Le CRPA prend également position sur la conception dominante actuelle des soins psychiatriques, ainsi que dans nombre de prises en charge en santé mentale : "Nous voulons faire connaître très clairement notre désaccord formel avec cette orientation qui consiste en se reposer sur le médicament, à ne faire que prescrire, mettre sous injections neuroleptiques retard, et estimer que le soin c’est cela et que cela s’arrête là. Nous affirmons que nous ne concevons pas le parcours de soins d’un patient suivi en psychiatrie pour des problèmes de santé mentale comme devant être essentiellement médicamenteux. A notre sens toutes alternatives sont possibles, et tout d’abord celle qui consiste en aider à la restauration du libre arbitre chez le patient.

Nous sommes très clairement opposés au fait que la réponse chimiothérapique soit la réponse prévalante dans les prises en charge psychiatriques. Selon nous, l’administration de psycho-médicaments ne devrait être qu’un moment de la prise en charge, et non comme on le voit trop souvent le seul et unique moyen de réponse aux patients et à leurs symptômes.(…)

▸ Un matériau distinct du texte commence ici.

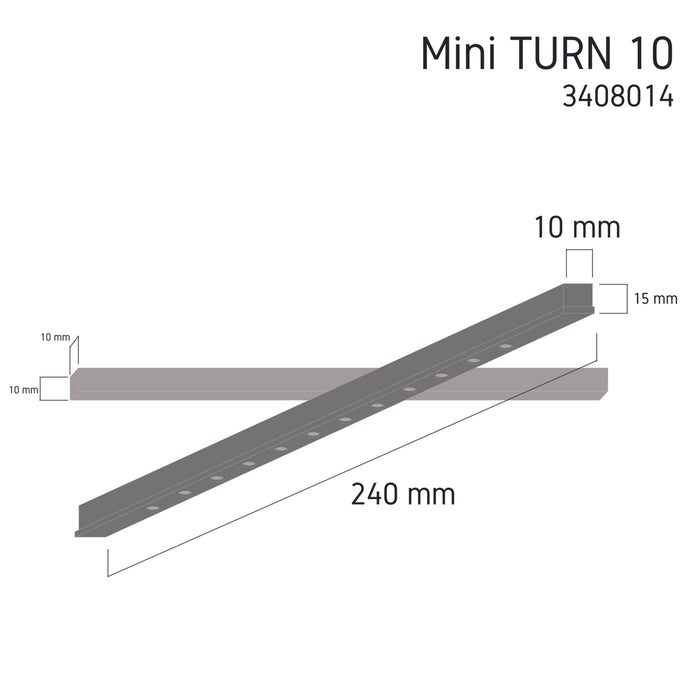 Mini Tracklight MT14 Mini TURN 10 4000K – mini LED track spotlight, view 3 | LAMP & LIGHT - Design forward Decorative lamp , Downlights, pendant lamp , striplights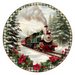 Christmas Train, DCO-102703-D, Sign For Wreath, 10" Wood Sign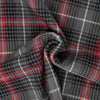 RTC Fabrics 44"/45" Wide 100% Cotton Yarn Dyed Flannel Cut by Yard, Buffalo Check Red, Gray and White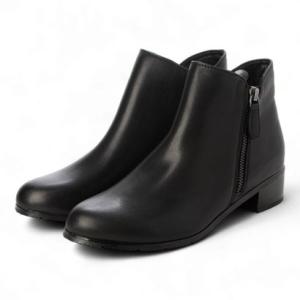 ピエディヌーディ PIEDI NUDI 本革 ベーシック シンプルショートブーツ （BLK）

Cette conception du soin et des patients est, de nos jours, malheureusement celle de la majorité des soignants en psychiatrie et en santé mentale. Elle est aussi malheureusement, celle qui prévaut dans les hiérarchies étatiques ou des organismes publics et privées décideurs sur ce terrain, comme dans la principale organisation des familles de patients. Ces décideurs en la matière conçoivent, dans leur majorité, le parcours de soins en psychiatrie, comme étant essentiellement centré sur le médicament et devant être contraint, ou sous menace de contrainte. Cette conception n’est pas digne de ce pays parmi les plus évolués du monde qu’est la France, et de notre 21e siècle.

Par ailleurs, on peut trouver problématique voire scandaleux, que dans la psychiatrie française, les psychologues jouent un rôle aussi peu important que celui qui est le leur actuellement, à telle enseigne que dans le cadre d’une prise en charge dans le dispositif de soins psychiatriques de secteur, les patients rencontrent, de nos jours, des obstacles importants pour accéder à des entretiens psychothérapeutiques.

Cela alors même que sont en place, dans le dispositif de soins psychiatriques public, toutes les facilités pour surdoser les patients de psycho-médicaments, et pour que ceux-ci déclenchent en conséquence, des affections iatrogènes en série, tout en étant aussi chronicisés que possible. Au total, ces mêmes patients font des carrières de malades à vie. Puis ensuite, au hasard de tels travaux statistiques, ou de déficits trop chroniques et trop importants des fonds publics, on vient s’étonner de ce que les coûts induits par de telles pratiques institutionnelles soient rédhibitoires pour les fonds publics et pour ceux de la sécurité sociale.

Sur ce même plan, et pour conclure, nous tenons à signaler qu’il y a tout de même, à notre connaissance, un nombre alarmant de patients qui décèdent prématurément du fait des surdosages en psycho-médicaments en établissements psychiatriques, ou en ambulatoire, et qu’en soi, un tel état de fait devrait provoquer des études sérieuses actuellement non produites, et pour cause. Ces questions sont habituellement esquivées et mises de côté.

Mais il est également vrai que la vie même d’une personne atteinte de maladie mentale n’est d’aucune importance, ou pas loin, et que les parquets classent comme morts naturelles, systématiquement ou presque, les cas de morts subites par surdosage de neuroleptiques et d’autres psycho-médicaments, distribués larga manu, dans les enceintes psychiatriques hospitalières.

La psychiatrie française ne peut pas continuer ainsi. Une réforme est nécessaire», conclut le CRPA.